◆ **Requirement 1**
In the CS107 syllabus, please begin at the words "Instructor: Nick Troccoli" and stop after "Read about lecture.", writing that stretch out again with "Canvas" changed to "Moodle".
◆ **Requirement 2**
List everything the CS107 syllabus says will be hosted on Canvas.

◆ **Text**
■ ■ ■ ■
General Information and Syllabus

Based on a document by Julie Zelenski, Cynthia Lee, and others
Last updated April 5, 2021

Instructor: Nick Troccoli (troccoli @ stanford.edu).
Helper Hours on helper hour calendar
All course staff: See front page
Course staff email: cs107@cs.stanford.edu

Online Course Essentials

  • The class website for CS107 is located at https://cs107.stanford.edu. Please regularly check the course website as we will post important announcements there, as well as the course schedule, lecture materials, handouts, assignments, and more.

  • We will be using Canvas to host videos, lecture quizzes, and Zoom links. Access our Canvas course.

  • We will have live lecture on Mondays and Fridays, 1:00PM - 2:20PM PT via Zoom (link on Canvas). You are responsible for completing pre-lecture material on Canvas prior to live lecture, and live lecture will be dedicated to review and additional exercises. (Note: you do not need to complete anything for Lecture 1). Read about lecture.

  • The discussion forum on Ed is the place for students to ask questions and discuss course topics with peers and staff. Visit helper hours on Nooks if you have more specific debugging or conceptual questions.
■ ■ ■ ■
◆ **Supplied material**

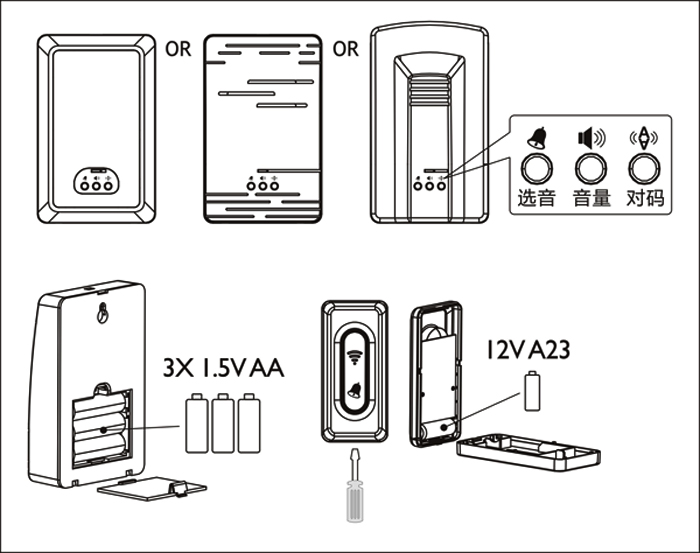 OR OR

选音 音量 对码

3X 1.5V AA

12V A23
■ ■ ■ ■
◆ **Expected answer 1**
Instructor: Nick Troccoli (troccoli @ stanford.edu).
Helper Hours on helper hour calendar
All course staff: See front page
Course staff email: cs107@cs.stanford.edu

Online Course Essentials

  • The class website for CS107 is located at https://cs107.stanford.edu. Please regularly check the course website as we will post important announcements there, as well as the course schedule, lecture materials, handouts, assignments, and more.

  • We will be using Moodle to host videos, lecture quizzes, and Zoom links. Access our Moodle course.

  • We will have live lecture on Mondays and Fridays, 1:00PM - 2:20PM PT via Zoom (link on Moodle). You are responsible for completing pre-lecture material on Moodle prior to live lecture, and live lecture will be dedicated to review and additional exercises. (Note: you do not need to complete anything for Lecture 1). Read about lecture.

◆ **Expected answer 2**
- Videos
- Lecture quizzes
- Zoom links